Famílias do MLB seguem ocupadas em Diadema
As cerca de 300 famílias da ocupação Lucineia Xavier, organizadas pelo Movimento de Luta nos Bairros, Vilas e Favelas (MLB), continuam ocupadas no terreno localizado ao lado do novo estádio municipal, no bairro do Inamar, em Diadema. Erguida na madrugada de domingo (05/05/2013), a ocupação já conta com dezenas de barracos, banheiros e uma cozinha […]
- Publicado: 29/01/2026
- Alterado: 06/05/2013
- Autor: Redação
- Fonte: FERVER
As cerca de 300 famílias da ocupação Lucineia Xavier, organizadas pelo Movimento de Luta nos Bairros, Vilas e Favelas (MLB), continuam ocupadas no terreno localizado ao lado do novo estádio municipal, no bairro do Inamar, em Diadema.
Erguida na madrugada de domingo (05/05/2013), a ocupação já conta com dezenas de barracos, banheiros e uma cozinha coletiva, onde são servidos o café da manhã, almoço e jantar. Também cresce a solidariedade ao movimento: muitos vizinhos e curiosos oferecem suas casas para o banho, doam água e alimentos às famílias ocupadas. Representantes da Comissão de Direitos Humanos da Ordem dos Advogados do Brasil (OAB), da Defensoria Pública Estadual, do Conselho Tutelar e da Central de Movimentos Populares (CMP) estiveram presentes no local para prestar apoio às famílias.
Ao longo do dia a tensão foi constante entre as famílias e a Guarda Civil Municipal de Diadema, que impediu a entrada de qualquer pessoa, doação ou material no terreno.

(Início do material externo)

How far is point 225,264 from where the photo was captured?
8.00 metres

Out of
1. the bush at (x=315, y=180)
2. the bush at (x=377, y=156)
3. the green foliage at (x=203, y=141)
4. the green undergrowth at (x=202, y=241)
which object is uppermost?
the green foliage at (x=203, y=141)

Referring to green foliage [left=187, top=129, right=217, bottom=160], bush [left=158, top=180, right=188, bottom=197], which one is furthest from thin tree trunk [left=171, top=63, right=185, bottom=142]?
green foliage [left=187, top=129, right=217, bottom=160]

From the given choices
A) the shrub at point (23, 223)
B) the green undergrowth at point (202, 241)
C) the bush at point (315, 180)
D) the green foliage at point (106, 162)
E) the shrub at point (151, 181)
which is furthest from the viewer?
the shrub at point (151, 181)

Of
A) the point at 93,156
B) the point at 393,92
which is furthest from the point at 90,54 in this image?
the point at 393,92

Os ocupantes foram proibidos pela Guarda de sair da ocupação para tomar banho, comprar remédios e usar o banheiro. No início de hoje o acesso à ocupação foi liberado.
Às 17h está prevista a realização de um ato ecumênico em apoio à ocupação e que contará com a presença de parlamentares, sindicalistas e representantes de entidades populares e de direitos humanos.

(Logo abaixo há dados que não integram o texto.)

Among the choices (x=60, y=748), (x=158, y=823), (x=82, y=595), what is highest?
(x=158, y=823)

As famílias da ocupação Lucineia Xavier lutam há 5 anos pela construção de 300 casas em um terreno localizado na Rua Apóstolo Pedro, que atualmente é ocupado por um estacionamento clandestino. A prefeitura já pediu por duas vezes este ano o adiamento do projeto, que só necessita da assinatura do Prefeito para poder ser encaminhado. O movimento espera ser recebido pelo prefeito Lauro Michels ainda hoje para chegar a uma solução do problema. Enquanto isso as famílias estão decididas a permanecer no local por tempo indeterminado.